* YOUR INSTRUCTIONS
Print everything in the records below, from the very start down to the line with "3.16 metres". Include that line.
* * *
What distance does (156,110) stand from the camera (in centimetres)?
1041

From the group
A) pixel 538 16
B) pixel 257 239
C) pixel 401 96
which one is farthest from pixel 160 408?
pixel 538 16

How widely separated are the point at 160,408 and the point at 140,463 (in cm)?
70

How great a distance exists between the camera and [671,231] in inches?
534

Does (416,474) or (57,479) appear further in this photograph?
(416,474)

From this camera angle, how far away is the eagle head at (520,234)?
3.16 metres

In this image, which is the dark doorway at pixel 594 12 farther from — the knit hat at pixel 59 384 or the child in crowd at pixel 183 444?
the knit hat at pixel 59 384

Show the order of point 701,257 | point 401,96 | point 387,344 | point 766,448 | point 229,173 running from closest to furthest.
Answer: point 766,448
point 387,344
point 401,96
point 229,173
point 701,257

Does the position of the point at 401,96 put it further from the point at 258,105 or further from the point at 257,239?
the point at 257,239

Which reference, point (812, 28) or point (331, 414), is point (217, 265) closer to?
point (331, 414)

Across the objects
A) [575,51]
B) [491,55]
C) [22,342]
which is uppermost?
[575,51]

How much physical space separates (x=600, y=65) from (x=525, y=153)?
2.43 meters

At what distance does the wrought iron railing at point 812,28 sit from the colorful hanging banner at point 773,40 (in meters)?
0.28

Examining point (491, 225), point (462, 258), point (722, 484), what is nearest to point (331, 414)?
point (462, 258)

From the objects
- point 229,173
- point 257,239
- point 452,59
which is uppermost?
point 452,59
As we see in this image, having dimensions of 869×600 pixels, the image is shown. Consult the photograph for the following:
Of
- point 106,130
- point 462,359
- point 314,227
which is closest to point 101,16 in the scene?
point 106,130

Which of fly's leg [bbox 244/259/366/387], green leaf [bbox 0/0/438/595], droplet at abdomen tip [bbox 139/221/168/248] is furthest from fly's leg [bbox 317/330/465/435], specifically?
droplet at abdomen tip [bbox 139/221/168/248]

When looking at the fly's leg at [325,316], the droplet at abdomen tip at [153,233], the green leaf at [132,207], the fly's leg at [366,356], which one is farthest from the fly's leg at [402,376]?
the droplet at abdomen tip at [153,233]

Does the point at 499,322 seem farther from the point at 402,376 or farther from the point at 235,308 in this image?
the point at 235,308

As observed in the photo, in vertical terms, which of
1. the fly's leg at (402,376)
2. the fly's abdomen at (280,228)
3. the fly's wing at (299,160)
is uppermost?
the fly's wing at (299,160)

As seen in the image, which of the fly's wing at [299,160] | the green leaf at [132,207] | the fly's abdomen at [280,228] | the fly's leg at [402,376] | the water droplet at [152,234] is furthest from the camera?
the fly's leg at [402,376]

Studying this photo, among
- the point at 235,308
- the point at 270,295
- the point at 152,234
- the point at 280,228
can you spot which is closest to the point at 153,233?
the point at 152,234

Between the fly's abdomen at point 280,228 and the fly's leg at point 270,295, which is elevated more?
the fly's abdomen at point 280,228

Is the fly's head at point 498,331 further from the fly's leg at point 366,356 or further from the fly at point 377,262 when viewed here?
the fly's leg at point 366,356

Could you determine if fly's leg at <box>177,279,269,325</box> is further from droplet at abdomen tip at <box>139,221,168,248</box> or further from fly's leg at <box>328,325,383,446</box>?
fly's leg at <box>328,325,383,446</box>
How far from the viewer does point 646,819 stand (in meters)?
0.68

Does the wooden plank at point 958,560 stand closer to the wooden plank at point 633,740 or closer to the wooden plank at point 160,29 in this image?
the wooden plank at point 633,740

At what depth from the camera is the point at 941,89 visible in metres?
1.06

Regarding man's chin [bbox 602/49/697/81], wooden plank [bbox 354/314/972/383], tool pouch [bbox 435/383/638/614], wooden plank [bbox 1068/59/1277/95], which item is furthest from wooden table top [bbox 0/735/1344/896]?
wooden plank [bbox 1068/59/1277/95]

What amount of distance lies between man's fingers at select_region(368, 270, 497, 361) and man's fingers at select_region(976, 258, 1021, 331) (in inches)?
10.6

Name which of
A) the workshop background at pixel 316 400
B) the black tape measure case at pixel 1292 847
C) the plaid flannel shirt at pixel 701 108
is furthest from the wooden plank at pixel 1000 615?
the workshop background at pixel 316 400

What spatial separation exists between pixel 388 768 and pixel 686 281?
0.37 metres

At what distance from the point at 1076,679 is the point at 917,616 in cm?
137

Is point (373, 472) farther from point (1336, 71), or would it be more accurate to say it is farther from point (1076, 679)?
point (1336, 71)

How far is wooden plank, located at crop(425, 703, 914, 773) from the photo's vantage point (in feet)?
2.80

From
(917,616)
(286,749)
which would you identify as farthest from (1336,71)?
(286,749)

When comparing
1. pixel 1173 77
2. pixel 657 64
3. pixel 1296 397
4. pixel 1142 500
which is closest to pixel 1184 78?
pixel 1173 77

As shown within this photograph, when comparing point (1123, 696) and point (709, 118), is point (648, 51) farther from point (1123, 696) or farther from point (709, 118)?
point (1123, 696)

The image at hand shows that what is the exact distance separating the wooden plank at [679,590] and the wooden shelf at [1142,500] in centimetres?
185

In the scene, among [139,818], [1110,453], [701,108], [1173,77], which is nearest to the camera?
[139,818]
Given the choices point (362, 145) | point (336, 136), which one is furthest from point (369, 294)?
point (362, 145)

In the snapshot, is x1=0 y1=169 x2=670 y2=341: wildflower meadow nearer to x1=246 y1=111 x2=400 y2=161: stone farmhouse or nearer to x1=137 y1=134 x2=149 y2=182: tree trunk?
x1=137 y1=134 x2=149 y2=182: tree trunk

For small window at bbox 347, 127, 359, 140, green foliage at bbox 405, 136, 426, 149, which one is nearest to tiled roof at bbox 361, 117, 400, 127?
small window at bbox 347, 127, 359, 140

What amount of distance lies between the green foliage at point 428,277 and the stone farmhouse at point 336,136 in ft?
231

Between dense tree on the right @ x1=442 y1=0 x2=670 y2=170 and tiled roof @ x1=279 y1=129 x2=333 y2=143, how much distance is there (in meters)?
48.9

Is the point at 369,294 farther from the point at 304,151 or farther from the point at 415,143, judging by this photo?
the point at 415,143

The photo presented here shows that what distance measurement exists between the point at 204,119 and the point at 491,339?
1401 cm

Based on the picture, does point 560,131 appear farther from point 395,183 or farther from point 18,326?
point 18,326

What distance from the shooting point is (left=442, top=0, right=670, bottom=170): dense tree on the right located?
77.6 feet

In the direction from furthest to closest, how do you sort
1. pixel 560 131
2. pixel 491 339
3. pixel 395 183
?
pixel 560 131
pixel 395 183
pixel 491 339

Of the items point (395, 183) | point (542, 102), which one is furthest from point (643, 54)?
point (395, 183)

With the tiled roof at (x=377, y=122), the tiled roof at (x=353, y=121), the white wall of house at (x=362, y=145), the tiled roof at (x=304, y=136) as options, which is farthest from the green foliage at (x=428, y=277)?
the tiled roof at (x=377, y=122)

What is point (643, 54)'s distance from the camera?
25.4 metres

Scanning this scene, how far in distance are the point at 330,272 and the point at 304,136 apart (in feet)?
* * *
* FINAL RESULT
What distance does (156,110) stand from the camera (in centimetres)?
1041

From the group
A) pixel 538 16
B) pixel 257 239
C) pixel 401 96
which one is farthest from pixel 160 408?
pixel 538 16

How widely separated are the point at 160,408 and the point at 140,463 (in cm)?
70

How great a distance exists between the camera and [671,231] in inches?
534

Does (416,474) or (57,479) appear further in this photograph?
(416,474)

From this camera angle, how far away is the eagle head at (520,234)?
3.16 metres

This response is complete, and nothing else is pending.